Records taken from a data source
+--

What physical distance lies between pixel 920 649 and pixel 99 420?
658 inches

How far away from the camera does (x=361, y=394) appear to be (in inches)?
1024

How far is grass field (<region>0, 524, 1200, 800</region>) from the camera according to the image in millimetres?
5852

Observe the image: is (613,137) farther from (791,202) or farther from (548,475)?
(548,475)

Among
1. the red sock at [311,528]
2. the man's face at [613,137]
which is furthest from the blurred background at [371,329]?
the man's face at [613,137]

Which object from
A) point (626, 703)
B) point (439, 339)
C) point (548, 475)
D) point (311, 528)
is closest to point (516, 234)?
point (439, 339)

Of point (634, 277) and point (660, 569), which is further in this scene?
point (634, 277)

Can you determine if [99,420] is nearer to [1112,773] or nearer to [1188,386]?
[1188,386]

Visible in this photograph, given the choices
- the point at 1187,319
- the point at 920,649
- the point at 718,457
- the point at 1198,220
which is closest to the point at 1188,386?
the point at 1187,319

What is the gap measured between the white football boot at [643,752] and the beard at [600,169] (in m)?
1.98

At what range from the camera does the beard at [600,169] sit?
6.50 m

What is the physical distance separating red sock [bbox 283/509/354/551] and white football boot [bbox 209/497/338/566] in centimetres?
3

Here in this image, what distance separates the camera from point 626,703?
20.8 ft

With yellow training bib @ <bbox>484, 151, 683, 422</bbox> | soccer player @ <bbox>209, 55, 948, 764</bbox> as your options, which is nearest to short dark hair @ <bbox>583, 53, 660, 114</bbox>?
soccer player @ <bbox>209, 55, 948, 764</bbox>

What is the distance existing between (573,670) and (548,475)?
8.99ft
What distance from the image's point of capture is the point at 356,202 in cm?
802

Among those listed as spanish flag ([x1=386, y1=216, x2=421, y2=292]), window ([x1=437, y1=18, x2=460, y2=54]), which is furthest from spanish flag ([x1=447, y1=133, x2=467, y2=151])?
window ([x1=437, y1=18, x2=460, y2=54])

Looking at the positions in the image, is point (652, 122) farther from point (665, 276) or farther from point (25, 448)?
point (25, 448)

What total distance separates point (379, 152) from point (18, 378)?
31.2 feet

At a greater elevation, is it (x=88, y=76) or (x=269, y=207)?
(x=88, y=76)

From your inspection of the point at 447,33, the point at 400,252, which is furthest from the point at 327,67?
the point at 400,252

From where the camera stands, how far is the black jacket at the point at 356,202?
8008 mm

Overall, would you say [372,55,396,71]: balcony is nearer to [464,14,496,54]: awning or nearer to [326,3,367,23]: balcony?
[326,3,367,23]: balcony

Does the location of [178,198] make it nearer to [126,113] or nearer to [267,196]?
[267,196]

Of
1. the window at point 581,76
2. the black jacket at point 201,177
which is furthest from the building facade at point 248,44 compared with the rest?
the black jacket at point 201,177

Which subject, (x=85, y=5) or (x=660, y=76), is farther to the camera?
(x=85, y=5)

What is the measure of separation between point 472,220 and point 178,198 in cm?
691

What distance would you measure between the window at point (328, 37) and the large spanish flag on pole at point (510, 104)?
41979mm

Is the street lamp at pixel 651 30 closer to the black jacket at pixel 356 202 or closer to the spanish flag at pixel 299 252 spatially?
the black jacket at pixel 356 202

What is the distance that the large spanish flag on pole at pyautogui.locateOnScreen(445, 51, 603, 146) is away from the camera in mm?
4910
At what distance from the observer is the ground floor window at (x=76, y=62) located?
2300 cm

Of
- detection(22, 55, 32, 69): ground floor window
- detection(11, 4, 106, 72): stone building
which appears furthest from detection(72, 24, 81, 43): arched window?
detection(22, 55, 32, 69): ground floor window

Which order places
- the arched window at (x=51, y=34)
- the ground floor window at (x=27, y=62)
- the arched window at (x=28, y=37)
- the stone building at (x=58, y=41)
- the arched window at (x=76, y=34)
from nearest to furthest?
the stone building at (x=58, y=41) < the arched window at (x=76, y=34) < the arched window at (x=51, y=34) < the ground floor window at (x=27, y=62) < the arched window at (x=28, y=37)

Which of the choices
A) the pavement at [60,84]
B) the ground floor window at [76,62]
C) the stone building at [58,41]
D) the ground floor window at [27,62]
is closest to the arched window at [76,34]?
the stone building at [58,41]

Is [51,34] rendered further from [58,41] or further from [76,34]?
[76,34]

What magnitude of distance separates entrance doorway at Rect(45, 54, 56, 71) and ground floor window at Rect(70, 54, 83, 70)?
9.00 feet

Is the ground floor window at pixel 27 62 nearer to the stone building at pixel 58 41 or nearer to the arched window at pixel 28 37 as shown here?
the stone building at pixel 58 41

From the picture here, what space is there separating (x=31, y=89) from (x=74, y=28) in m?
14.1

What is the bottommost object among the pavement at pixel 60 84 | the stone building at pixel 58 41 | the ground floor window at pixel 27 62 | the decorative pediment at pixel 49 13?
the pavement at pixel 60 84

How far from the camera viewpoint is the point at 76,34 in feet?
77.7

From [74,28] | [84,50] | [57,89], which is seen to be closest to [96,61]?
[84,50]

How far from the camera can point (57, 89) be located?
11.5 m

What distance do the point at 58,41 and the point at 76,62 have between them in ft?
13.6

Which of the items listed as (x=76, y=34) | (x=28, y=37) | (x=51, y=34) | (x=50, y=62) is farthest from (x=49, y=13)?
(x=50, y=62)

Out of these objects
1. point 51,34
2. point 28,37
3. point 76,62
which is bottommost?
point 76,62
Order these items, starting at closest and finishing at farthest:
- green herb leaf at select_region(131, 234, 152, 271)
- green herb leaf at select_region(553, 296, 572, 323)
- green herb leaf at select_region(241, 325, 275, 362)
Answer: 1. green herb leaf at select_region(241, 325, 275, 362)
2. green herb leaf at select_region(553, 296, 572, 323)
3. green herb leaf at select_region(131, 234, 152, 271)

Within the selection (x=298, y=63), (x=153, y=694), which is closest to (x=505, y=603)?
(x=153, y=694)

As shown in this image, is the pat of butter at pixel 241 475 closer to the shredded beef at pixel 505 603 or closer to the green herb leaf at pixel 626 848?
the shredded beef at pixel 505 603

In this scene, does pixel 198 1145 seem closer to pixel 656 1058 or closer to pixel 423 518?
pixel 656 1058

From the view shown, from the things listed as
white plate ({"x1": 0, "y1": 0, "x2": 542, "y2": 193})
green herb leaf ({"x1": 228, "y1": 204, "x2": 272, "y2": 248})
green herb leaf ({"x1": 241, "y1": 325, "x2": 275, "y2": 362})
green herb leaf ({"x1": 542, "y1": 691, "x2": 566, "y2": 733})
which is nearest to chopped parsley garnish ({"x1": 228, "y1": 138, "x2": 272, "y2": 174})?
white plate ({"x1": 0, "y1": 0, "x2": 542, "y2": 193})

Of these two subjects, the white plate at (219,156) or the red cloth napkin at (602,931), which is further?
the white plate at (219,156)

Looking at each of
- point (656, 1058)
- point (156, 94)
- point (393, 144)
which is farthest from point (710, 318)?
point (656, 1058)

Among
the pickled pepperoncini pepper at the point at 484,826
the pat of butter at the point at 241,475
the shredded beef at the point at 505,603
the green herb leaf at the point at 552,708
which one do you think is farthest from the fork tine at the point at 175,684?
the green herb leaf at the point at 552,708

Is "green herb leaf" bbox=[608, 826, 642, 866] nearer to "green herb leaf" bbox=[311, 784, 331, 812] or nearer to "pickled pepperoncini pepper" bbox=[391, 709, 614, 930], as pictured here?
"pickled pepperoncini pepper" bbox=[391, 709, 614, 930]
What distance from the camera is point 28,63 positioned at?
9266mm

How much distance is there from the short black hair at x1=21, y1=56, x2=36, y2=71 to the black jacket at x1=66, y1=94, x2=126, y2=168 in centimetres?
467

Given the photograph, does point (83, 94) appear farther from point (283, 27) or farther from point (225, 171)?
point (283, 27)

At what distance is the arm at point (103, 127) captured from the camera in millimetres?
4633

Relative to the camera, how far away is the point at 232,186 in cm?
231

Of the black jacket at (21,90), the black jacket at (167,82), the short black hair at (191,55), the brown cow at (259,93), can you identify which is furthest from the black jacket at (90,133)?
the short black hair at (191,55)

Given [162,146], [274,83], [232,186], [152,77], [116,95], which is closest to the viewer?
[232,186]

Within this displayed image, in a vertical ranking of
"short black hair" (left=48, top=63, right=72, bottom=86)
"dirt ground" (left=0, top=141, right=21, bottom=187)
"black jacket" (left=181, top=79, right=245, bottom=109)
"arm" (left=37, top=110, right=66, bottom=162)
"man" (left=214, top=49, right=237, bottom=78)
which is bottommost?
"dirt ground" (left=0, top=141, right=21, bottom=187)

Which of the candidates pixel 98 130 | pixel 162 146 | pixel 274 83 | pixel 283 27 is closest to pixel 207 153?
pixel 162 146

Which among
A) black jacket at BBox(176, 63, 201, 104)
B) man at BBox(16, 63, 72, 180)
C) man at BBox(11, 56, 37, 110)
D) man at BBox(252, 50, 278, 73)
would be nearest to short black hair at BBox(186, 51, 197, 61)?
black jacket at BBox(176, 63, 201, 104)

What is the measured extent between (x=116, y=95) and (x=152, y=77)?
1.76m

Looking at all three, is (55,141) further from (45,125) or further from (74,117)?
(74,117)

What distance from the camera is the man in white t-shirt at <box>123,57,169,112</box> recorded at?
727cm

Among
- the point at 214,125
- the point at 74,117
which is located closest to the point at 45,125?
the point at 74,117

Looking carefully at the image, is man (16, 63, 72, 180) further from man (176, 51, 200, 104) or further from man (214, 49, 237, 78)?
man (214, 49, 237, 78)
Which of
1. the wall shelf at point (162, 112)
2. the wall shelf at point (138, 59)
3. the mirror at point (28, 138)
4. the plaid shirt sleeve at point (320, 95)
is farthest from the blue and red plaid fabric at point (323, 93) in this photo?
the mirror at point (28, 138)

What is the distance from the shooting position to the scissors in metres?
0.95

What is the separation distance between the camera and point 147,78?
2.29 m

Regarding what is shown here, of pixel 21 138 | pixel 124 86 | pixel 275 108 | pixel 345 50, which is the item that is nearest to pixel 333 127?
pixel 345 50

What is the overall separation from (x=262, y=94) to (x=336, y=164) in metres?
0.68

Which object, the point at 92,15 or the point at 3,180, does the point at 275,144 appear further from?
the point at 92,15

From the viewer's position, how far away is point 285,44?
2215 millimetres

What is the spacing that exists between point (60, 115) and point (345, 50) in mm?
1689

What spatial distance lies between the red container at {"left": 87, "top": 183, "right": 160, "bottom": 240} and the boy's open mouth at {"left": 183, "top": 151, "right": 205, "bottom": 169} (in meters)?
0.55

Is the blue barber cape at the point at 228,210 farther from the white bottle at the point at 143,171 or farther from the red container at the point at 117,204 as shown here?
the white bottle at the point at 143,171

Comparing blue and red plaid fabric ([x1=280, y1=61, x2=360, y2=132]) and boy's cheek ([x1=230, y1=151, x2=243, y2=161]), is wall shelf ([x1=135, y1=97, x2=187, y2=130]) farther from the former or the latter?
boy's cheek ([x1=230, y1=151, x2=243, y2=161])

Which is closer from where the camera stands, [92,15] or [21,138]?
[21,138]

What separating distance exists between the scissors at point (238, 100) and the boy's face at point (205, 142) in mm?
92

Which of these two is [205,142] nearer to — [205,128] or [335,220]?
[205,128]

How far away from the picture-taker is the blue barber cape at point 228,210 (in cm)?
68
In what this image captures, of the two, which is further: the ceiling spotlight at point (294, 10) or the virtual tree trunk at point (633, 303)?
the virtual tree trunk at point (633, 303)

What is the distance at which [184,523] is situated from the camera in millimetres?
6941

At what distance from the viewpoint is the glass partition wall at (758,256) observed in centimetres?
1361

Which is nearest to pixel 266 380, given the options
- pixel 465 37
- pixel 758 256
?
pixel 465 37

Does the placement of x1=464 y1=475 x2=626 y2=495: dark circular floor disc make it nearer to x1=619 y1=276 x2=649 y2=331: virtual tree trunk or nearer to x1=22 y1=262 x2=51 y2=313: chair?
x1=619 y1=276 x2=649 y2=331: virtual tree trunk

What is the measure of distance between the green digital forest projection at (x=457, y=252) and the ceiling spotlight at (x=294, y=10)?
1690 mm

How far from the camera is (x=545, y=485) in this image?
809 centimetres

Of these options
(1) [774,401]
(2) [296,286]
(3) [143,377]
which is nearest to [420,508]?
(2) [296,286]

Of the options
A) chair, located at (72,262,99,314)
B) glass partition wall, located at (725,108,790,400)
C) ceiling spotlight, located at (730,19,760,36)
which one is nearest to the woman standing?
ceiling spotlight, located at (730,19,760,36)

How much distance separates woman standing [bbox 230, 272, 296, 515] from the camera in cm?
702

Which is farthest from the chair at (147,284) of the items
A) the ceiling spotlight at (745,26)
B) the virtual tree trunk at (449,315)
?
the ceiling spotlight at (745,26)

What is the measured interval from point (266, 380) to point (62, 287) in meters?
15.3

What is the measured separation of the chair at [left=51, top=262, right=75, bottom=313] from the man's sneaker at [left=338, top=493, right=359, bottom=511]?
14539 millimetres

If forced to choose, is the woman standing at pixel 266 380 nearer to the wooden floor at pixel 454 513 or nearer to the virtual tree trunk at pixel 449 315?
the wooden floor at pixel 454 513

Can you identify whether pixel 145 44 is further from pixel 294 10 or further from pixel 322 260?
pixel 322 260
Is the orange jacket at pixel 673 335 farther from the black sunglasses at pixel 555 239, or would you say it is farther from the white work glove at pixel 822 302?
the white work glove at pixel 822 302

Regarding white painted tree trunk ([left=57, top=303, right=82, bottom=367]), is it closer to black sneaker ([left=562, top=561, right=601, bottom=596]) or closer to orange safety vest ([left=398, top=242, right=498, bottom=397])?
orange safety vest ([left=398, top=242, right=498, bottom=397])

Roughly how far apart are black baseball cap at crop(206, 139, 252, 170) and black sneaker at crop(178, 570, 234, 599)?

+--

● EXERCISE AIM
Please copy the lines word for word, starting at the line that contains "Which is nearest to pixel" and ending at the line that contains "809 centimetres".

● RESULT OF THIS TASK
Which is nearest to pixel 266 380, given the options
- pixel 465 37
- pixel 758 256
?
pixel 465 37

Does the placement of x1=464 y1=475 x2=626 y2=495: dark circular floor disc make it nearer to x1=619 y1=276 x2=649 y2=331: virtual tree trunk or nearer to x1=22 y1=262 x2=51 y2=313: chair?
x1=619 y1=276 x2=649 y2=331: virtual tree trunk

What is the measure of distance between the green digital forest projection at (x=457, y=252) and the ceiling spotlight at (x=294, y=10)?
1690 mm

How far from the camera is (x=545, y=485) in this image?
809 centimetres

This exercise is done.